The following discussion breaks the accounting cycle into the treatment of individual transactions, and then closing the books at the end of the accounting period.
The accounting cycle for individual transactions is:
- Identify the event that is causing an accounting transaction. Examples of such events are:
- Buy materials
- Pay wages to employees
- Apply overhead to inventory and the cost of goods sold
- Sell goods to customers
- Provide services to customers
- Receive payment from customers
- Recognize an expense
- Prepare the business document associated with the accounting transaction, such as a supplier invoice, customer invoice, petty cash voucher, or cash receipt.
- Identify which accounts are affected by the business document. With a computerized accounting system, there is usually a default account associated with each supplier, so that the system assigns the amount listed on a supplier invoice to the default account (unless you override it). Similarly, there is usually a default account associated with each customer, so that the system assigns billed amounts to a specific revenue account whenever an invoice is created for a customer.
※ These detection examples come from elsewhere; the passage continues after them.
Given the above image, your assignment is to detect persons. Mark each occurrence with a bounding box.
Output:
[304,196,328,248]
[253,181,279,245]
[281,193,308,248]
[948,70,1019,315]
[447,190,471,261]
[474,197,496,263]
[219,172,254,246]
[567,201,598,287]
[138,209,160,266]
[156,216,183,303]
There may also be standardized template journal entries in the accounting software for various standard transactions, such as for recording monthly depreciation or accrued wages.
- Record in the appropriate accounts in the accounting database the amounts noted on the business document. This may involve recording transactions in a specific journal, such as the cash receipts journal, cash disbursements journal, or sales journal, which are later posted to the general ledger. Such transactions may also be posted directly to the general ledger.
The preceding accounting cycle steps were associated with individual transactions. The following accounting cycle steps are only used at the end of the reporting period, and are associated with the aggregate amounts of the preceding transactions:
- Prepare a preliminary trial balance, which itemizes the debit and credit totals for each account. All debits are listed in the left column, and all credits in the right column. The totals of the two columns should be identical. If not, then there is an error somewhere in the underlying transactions (a one-sided entry) that should be corrected before proceeding. In most accounting software systems, it is impossible to have transactions that do not result in matching debit and credit totals. If the trial balance is being prepared manually, then likely reasons for unbalanced debit and credit totals are:
- Only entering a portion of a transaction
- Entering part of a transaction more than once
- Entering an incorrect amount
- Entering an amount as a debit instead of a credit (or vice versa)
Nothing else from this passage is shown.